* OBJETIVO *
Transcreva sem alterações a parte do texto sobre obras inacabadas em Fortaleza que se inicia nas palavras contendo "A periodicidade mínima" e termina em "edificações mais antigas.".

Sob desgastes, obras inacabadas há mais de uma década se tornam “esqueletos” em todas as regiões da cidade
Fazer a manutenção adequada e periódica de prédios é obrigação legal em Fortaleza desde 2012, quando foi sancionada a Lei de Inspeção Predial (nº 9.913). Mas se de um lado já é desafiador garantir que locais habitados sigam as orientações; do outro, construções inacabadas e “abandonadas” tornam-se pontos de risco ainda maior.
Em Fortaleza, pelo menos 54 prédios com obras inconclusas e com problemas estruturais foram identificados pela Defesa Civil municipal até 2023. O órgão mapeou todas as regionais da cidade, e constatou que os “abandonos” predominam nas Regionais 2 e 12 (veja lista de bairros abaixo).
O Diário do Nordeste identificou, em campo e com a ajuda de imagens do Google Street View, diversos “esqueletos” de prédios inacabados e em constante deterioração desde pelo menos 2012, ano mais antigo disponibilizado pela plataforma.
A periodicidade mínima com que se deve inspecionar um edifício a partir de 3 pavimentos, porém, é de 5 anos. O tempo varia de acordo com a idade do imóvel, como determina a Lei da Inspeção Predial:
O texto reforça que “obras inconclusas, incompletas, irregulares, abandonadas ou ocupadas” devem seguir os mesmo critérios, tendo a idade “contada a partir da data de liberação do alvará de construção”.
Margareth de Paula, chefe do Núcleo de Ações Preventivas (Nuprev) da Defesa Civil de Fortaleza, explica que o órgão realiza vistorias tanto solicitadas pela população, por meio do número 190; quanto em operações que percorrem toda a cidade, priorizando áreas com edificações mais antigas.

* LISTAGEM DE DADOS *

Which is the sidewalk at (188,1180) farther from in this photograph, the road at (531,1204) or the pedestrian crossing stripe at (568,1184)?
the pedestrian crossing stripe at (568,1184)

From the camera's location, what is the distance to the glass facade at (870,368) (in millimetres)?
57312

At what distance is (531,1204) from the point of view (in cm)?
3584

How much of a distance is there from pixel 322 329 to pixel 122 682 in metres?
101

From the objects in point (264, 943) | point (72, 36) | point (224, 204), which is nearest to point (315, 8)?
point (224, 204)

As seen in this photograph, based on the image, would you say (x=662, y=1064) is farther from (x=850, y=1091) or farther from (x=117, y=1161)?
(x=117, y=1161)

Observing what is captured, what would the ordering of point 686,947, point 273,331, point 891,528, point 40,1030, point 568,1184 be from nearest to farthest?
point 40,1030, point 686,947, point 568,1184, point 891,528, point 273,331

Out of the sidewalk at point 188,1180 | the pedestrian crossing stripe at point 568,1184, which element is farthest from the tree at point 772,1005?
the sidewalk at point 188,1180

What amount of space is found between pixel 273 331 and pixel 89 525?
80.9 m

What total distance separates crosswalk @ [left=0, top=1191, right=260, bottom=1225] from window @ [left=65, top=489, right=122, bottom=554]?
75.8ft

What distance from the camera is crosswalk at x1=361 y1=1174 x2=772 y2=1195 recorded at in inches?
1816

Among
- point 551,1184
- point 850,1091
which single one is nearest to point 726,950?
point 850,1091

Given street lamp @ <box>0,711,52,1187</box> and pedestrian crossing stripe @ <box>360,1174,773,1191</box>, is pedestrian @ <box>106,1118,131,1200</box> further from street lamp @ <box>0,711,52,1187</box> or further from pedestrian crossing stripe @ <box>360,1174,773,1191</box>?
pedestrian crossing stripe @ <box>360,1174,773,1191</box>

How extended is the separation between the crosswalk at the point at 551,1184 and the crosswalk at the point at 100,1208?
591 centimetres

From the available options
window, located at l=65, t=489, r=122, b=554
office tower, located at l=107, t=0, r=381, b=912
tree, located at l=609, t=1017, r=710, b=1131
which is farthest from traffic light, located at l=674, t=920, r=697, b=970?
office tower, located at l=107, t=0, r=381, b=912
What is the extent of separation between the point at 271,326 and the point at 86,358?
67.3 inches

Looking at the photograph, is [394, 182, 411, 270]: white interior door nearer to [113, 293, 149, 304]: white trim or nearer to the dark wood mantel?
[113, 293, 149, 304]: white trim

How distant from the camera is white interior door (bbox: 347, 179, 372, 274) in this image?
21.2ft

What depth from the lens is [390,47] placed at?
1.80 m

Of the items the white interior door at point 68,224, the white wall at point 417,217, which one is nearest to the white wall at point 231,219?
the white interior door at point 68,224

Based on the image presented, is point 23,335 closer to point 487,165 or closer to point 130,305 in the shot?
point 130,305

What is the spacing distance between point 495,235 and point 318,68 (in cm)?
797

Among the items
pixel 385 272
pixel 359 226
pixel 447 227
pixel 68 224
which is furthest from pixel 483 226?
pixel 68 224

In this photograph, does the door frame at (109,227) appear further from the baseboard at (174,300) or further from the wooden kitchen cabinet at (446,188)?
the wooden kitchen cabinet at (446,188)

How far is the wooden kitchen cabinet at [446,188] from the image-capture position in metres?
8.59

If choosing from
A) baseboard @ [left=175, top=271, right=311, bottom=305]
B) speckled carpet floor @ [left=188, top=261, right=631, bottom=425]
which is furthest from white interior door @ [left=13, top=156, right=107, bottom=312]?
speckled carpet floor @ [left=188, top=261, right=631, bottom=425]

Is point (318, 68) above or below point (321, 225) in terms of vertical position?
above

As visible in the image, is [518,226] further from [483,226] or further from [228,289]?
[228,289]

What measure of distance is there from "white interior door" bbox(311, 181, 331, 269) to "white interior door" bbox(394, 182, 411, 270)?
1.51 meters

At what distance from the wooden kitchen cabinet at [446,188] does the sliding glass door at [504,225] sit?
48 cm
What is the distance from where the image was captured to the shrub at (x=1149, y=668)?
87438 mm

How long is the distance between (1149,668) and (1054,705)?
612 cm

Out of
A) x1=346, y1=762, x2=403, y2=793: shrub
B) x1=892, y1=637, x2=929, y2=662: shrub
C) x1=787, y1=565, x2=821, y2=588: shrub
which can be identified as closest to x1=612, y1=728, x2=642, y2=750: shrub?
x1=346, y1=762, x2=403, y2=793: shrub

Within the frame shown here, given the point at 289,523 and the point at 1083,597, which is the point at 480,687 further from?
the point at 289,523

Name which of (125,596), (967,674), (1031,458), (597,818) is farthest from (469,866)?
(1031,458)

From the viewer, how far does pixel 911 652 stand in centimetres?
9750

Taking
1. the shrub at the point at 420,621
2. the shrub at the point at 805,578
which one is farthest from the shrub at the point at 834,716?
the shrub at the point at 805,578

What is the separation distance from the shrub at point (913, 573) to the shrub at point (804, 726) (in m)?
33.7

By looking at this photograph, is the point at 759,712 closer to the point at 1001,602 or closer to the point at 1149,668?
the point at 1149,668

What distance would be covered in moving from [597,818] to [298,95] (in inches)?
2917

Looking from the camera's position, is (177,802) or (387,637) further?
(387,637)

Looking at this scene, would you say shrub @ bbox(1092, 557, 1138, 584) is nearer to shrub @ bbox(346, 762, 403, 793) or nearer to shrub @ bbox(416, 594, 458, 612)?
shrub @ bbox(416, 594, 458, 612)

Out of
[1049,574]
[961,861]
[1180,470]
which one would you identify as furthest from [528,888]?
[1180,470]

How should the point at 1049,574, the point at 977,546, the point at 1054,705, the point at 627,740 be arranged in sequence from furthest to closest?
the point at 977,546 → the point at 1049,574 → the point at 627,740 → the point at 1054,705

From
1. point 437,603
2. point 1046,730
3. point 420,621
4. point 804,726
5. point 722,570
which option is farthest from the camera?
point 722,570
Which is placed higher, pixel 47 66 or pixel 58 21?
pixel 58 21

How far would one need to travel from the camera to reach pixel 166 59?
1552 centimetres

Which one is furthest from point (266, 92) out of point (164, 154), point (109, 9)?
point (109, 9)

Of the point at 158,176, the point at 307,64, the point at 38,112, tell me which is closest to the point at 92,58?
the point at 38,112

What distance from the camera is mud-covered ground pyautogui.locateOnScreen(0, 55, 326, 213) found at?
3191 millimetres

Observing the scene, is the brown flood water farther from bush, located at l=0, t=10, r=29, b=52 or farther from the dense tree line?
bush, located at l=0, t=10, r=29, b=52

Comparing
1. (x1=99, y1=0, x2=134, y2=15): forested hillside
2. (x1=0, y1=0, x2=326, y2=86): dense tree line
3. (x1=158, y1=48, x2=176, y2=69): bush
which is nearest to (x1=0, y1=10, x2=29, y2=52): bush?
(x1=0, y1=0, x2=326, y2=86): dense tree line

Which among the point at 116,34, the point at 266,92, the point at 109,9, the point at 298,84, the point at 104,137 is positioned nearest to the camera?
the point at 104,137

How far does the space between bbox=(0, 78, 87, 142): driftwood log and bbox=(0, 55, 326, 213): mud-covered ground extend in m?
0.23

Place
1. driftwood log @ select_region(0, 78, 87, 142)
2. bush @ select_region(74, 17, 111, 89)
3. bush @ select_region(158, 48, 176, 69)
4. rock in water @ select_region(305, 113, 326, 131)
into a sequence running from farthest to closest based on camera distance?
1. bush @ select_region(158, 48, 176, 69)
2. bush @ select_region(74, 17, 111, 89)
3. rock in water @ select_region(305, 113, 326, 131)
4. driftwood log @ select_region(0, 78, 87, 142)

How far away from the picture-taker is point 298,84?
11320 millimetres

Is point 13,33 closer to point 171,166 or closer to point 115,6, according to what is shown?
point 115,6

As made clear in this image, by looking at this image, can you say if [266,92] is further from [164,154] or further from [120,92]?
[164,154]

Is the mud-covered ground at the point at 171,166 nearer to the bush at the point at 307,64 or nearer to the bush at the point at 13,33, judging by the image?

* RESULTADO DO EXERCÍCIO *
A periodicidade mínima com que se deve inspecionar um edifício a partir de 3 pavimentos, porém, é de 5 anos. O tempo varia de acordo com a idade do imóvel, como determina a Lei da Inspeção Predial:
O texto reforça que “obras inconclusas, incompletas, irregulares, abandonadas ou ocupadas” devem seguir os mesmo critérios, tendo a idade “contada a partir da data de liberação do alvará de construção”.
Margareth de Paula, chefe do Núcleo de Ações Preventivas (Nuprev) da Defesa Civil de Fortaleza, explica que o órgão realiza vistorias tanto solicitadas pela população, por meio do número 190; quanto em operações que percorrem toda a cidade, priorizando áreas com edificações mais antigas.